== RECORDS SUPPLIED ==

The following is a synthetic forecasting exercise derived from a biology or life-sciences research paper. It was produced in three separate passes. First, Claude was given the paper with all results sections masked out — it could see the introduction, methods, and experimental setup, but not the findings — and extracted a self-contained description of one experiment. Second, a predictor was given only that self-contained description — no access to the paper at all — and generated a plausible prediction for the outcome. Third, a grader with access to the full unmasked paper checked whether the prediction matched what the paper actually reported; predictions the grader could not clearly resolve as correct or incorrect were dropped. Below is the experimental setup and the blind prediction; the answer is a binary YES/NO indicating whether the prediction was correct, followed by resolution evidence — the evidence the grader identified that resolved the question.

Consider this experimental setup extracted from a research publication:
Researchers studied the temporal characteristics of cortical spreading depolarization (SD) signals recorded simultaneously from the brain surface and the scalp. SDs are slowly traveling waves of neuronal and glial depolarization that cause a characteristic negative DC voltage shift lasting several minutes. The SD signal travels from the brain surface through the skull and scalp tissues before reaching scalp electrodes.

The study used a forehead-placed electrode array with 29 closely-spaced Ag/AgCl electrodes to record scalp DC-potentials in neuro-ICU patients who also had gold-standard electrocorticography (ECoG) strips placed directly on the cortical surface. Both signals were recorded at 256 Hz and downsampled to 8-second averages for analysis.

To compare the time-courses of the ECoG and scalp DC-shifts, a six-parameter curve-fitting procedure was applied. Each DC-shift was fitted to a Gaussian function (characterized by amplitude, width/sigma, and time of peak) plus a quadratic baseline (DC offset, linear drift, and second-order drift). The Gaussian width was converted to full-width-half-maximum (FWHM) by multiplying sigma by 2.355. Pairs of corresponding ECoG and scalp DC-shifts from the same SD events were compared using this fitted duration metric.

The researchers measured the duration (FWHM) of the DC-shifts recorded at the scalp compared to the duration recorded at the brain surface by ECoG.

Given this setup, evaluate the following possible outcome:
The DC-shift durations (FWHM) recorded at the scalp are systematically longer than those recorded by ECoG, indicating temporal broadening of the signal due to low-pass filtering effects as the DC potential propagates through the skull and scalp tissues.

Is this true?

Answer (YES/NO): YES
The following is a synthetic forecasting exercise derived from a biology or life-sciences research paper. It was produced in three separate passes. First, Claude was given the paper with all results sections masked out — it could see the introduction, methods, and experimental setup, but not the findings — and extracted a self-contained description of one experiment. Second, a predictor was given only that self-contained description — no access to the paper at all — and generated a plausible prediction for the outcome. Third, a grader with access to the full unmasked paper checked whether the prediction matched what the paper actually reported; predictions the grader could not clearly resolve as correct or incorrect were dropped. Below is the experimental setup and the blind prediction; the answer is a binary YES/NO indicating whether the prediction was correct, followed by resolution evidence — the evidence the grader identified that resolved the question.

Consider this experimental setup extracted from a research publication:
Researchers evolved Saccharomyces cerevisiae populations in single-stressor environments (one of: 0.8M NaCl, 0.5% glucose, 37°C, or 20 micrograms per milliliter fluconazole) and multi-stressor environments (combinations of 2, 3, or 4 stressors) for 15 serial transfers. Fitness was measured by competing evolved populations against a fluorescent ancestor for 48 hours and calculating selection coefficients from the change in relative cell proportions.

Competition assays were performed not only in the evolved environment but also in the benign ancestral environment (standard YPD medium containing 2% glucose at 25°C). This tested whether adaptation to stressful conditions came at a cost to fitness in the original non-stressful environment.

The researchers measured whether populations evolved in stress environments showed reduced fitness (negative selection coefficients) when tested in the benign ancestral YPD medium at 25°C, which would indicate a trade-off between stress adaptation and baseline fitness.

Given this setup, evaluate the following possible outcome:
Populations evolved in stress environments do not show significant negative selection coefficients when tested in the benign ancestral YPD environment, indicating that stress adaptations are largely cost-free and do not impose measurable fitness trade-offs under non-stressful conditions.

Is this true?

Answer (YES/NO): NO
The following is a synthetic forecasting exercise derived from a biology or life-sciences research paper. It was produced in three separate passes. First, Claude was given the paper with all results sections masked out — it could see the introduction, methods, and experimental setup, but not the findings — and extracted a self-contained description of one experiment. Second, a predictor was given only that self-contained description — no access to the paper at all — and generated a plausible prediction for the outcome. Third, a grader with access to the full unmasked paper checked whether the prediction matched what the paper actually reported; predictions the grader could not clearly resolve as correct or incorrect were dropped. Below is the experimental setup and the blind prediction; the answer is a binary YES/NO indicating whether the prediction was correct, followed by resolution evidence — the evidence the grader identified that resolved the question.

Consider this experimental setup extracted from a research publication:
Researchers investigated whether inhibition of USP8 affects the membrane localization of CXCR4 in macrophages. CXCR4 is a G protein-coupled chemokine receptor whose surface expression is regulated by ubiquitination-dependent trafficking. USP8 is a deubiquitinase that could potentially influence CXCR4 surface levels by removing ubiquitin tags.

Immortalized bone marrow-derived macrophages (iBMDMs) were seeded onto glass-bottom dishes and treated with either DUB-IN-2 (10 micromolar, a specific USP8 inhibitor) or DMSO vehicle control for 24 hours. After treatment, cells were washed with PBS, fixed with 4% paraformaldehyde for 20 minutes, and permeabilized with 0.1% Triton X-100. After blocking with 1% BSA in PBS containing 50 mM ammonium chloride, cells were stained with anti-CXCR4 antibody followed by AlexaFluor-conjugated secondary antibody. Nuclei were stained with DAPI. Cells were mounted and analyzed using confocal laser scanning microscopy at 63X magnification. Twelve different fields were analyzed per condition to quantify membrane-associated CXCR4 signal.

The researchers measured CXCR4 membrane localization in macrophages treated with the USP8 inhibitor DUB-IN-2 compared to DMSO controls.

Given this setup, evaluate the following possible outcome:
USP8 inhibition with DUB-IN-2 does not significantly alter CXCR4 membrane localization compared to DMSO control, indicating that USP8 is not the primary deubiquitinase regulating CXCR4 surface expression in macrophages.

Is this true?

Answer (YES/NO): NO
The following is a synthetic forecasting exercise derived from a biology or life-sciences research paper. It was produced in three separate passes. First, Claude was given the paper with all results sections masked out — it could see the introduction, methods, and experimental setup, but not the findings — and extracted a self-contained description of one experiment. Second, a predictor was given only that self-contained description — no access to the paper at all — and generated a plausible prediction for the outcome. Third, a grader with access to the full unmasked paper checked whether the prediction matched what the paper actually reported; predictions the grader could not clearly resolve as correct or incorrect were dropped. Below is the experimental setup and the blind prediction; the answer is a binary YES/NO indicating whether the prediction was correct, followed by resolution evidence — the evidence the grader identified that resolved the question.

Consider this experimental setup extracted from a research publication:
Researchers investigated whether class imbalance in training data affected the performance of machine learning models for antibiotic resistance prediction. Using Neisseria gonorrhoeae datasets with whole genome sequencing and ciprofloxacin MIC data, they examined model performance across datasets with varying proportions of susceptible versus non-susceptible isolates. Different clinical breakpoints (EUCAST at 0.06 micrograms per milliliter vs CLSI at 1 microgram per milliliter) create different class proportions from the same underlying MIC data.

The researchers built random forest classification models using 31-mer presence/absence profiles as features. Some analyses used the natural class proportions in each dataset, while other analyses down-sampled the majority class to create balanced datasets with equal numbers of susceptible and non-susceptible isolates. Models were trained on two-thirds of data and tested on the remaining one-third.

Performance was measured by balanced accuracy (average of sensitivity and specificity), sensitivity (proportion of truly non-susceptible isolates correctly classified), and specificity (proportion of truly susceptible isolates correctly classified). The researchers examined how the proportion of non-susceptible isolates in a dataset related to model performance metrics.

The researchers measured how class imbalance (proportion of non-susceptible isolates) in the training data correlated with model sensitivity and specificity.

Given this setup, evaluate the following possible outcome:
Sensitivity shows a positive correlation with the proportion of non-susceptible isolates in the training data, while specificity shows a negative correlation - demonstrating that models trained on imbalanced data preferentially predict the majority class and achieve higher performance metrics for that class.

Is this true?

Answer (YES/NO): YES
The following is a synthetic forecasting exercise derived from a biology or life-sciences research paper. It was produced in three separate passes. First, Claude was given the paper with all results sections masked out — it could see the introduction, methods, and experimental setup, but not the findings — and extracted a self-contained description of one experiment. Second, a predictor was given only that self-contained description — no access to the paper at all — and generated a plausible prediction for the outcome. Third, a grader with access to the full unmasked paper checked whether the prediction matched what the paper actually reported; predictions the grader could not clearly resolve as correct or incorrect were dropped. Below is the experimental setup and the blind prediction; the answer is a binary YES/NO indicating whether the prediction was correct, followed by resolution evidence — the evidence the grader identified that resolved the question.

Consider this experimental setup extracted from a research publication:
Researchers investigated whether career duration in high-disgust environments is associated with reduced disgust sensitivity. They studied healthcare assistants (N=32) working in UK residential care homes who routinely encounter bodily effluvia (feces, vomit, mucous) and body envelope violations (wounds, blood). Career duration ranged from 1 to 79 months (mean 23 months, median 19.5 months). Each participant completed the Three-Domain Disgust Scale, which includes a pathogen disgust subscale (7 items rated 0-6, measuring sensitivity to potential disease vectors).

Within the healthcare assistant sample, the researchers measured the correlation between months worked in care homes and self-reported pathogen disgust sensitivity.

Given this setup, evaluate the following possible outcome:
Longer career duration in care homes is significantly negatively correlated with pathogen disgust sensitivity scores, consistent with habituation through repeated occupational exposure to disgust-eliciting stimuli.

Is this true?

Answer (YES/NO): YES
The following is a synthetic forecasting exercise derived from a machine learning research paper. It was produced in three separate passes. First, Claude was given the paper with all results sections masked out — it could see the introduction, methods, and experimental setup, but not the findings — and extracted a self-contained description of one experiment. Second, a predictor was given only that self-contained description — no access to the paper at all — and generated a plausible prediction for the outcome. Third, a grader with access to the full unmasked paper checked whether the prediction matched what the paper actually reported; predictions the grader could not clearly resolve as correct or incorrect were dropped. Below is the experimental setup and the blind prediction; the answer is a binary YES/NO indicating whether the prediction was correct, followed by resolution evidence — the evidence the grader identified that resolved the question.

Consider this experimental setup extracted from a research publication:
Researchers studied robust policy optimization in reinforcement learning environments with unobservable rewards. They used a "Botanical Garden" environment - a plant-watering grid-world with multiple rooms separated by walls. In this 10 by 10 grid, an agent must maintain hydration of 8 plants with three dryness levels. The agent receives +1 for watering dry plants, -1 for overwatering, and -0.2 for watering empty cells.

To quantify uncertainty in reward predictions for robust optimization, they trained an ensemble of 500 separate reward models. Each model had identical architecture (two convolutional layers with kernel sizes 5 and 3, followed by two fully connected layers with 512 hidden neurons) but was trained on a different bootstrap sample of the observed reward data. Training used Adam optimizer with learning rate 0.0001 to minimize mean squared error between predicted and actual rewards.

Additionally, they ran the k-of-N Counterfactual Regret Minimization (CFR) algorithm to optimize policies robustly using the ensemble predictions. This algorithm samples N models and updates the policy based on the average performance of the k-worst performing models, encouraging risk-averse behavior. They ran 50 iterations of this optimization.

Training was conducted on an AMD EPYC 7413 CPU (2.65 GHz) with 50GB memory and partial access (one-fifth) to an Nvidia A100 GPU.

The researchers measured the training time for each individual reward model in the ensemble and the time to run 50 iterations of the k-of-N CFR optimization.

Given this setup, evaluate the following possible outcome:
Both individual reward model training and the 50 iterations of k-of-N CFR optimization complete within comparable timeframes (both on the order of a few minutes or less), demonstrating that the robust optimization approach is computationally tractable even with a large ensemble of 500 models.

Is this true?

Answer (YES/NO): NO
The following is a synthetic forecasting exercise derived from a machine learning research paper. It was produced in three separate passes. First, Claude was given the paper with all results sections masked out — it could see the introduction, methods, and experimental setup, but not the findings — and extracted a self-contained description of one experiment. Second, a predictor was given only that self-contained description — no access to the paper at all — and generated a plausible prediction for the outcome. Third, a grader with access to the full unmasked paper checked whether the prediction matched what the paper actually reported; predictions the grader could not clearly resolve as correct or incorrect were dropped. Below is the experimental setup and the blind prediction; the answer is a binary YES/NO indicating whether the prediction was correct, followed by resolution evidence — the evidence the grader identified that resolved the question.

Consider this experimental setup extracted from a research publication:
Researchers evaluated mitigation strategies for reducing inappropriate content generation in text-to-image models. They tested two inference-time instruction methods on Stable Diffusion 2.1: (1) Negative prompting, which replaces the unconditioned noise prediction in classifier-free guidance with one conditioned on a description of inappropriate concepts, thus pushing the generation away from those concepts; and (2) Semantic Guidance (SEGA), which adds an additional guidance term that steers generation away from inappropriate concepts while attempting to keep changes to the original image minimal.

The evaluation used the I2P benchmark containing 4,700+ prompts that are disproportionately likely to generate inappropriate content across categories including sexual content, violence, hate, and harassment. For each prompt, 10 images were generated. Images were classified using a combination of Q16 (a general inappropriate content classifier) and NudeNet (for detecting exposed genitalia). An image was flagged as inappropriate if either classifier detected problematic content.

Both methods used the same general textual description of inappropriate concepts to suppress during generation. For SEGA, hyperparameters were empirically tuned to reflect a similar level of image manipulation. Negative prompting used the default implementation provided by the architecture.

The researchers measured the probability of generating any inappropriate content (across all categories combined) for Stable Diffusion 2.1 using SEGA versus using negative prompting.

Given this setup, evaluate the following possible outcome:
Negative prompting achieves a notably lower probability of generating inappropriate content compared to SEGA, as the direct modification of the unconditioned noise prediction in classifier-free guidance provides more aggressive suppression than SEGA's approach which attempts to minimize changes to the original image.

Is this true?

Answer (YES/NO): NO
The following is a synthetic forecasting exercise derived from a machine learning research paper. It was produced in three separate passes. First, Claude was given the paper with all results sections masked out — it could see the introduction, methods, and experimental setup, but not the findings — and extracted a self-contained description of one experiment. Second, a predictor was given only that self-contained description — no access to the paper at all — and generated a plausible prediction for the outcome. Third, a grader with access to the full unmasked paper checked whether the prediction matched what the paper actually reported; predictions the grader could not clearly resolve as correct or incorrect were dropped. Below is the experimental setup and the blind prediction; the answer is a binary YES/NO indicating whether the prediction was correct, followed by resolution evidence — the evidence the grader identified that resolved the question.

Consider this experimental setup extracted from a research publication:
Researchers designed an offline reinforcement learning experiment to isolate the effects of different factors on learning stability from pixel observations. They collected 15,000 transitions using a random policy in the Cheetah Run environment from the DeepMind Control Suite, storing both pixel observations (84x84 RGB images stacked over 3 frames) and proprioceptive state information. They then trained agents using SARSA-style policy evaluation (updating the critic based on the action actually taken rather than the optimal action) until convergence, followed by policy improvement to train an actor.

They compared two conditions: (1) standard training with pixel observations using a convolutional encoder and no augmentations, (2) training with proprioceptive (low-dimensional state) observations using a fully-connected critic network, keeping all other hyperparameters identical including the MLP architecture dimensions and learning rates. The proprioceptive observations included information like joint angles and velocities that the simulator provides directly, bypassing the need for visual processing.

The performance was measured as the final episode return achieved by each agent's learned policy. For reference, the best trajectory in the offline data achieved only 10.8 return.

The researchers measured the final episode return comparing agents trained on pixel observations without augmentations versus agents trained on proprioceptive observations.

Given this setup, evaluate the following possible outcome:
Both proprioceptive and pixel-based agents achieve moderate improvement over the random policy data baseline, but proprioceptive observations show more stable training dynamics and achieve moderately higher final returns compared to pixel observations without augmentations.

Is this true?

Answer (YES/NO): NO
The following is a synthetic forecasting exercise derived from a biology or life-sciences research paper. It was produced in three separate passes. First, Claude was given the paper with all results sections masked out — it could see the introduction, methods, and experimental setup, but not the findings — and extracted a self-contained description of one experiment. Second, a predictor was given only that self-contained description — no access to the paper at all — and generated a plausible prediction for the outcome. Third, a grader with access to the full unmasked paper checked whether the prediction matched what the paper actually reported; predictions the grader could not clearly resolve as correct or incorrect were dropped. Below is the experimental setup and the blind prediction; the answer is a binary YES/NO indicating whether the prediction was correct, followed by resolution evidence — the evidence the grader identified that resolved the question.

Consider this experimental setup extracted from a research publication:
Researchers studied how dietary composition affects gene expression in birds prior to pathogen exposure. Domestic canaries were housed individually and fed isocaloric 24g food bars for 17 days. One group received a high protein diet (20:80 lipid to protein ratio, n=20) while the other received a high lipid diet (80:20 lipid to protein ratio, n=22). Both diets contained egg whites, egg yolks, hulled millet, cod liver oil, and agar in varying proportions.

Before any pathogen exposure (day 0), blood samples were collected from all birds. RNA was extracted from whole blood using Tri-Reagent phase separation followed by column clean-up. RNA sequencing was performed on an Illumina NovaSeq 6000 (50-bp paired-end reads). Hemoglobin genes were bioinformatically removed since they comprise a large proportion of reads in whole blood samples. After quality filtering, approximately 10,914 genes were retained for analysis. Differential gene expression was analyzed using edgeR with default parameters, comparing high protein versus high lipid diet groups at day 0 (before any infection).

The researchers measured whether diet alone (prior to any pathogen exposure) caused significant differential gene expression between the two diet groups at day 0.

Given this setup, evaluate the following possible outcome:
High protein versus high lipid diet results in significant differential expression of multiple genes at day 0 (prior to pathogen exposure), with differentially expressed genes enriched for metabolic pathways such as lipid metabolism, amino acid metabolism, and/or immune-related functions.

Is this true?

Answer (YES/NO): YES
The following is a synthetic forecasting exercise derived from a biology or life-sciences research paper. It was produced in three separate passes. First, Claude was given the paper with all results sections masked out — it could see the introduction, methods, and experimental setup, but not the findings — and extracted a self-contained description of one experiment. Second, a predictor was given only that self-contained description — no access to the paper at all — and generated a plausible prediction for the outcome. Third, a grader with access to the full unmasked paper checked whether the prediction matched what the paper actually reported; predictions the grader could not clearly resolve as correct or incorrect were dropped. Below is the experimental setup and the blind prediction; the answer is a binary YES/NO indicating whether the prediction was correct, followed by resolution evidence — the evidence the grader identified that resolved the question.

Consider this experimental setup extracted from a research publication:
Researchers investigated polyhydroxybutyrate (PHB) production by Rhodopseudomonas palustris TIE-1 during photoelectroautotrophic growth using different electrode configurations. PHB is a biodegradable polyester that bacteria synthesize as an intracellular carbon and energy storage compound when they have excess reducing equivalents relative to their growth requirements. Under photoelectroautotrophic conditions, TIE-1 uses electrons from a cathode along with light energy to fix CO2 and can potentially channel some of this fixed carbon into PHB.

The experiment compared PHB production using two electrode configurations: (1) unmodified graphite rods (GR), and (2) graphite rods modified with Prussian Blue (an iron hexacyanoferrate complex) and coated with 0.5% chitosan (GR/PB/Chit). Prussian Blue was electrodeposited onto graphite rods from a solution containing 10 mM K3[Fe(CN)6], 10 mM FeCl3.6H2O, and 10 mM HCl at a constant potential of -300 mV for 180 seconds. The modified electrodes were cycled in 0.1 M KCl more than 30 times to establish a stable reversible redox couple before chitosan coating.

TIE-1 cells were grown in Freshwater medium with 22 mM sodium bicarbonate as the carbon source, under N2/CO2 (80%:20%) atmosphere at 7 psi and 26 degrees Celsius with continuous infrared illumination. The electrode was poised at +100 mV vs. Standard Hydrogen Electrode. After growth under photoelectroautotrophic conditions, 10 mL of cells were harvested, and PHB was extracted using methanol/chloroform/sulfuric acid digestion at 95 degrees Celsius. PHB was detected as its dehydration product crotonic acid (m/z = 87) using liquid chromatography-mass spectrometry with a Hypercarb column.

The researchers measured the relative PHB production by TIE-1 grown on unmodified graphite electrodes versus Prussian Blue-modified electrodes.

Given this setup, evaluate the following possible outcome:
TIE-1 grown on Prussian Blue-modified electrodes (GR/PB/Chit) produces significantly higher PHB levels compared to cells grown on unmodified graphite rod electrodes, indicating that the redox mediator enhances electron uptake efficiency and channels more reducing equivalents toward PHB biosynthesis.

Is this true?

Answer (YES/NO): YES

===

ASSIGNMENT:
Retype only the stretch of lines above starting at the one with "Researchers studied how" and stopping at the one with "Before any pathogen", exactly as written, with both kept.

WRITTEN ANSWER:
Researchers studied how dietary composition affects gene expression in birds prior to pathogen exposure. Domestic canaries were housed individually and fed isocaloric 24g food bars for 17 days. One group received a high protein diet (20:80 lipid to protein ratio, n=20) while the other received a high lipid diet (80:20 lipid to protein ratio, n=22). Both diets contained egg whites, egg yolks, hulled millet, cod liver oil, and agar in varying proportions.

Before any pathogen exposure (day 0), blood samples were collected from all birds. RNA was extracted from whole blood using Tri-Reagent phase separation followed by column clean-up. RNA sequencing was performed on an Illumina NovaSeq 6000 (50-bp paired-end reads). Hemoglobin genes were bioinformatically removed since they comprise a large proportion of reads in whole blood samples. After quality filtering, approximately 10,914 genes were retained for analysis. Differential gene expression was analyzed using edgeR with default parameters, comparing high protein versus high lipid diet groups at day 0 (before any infection).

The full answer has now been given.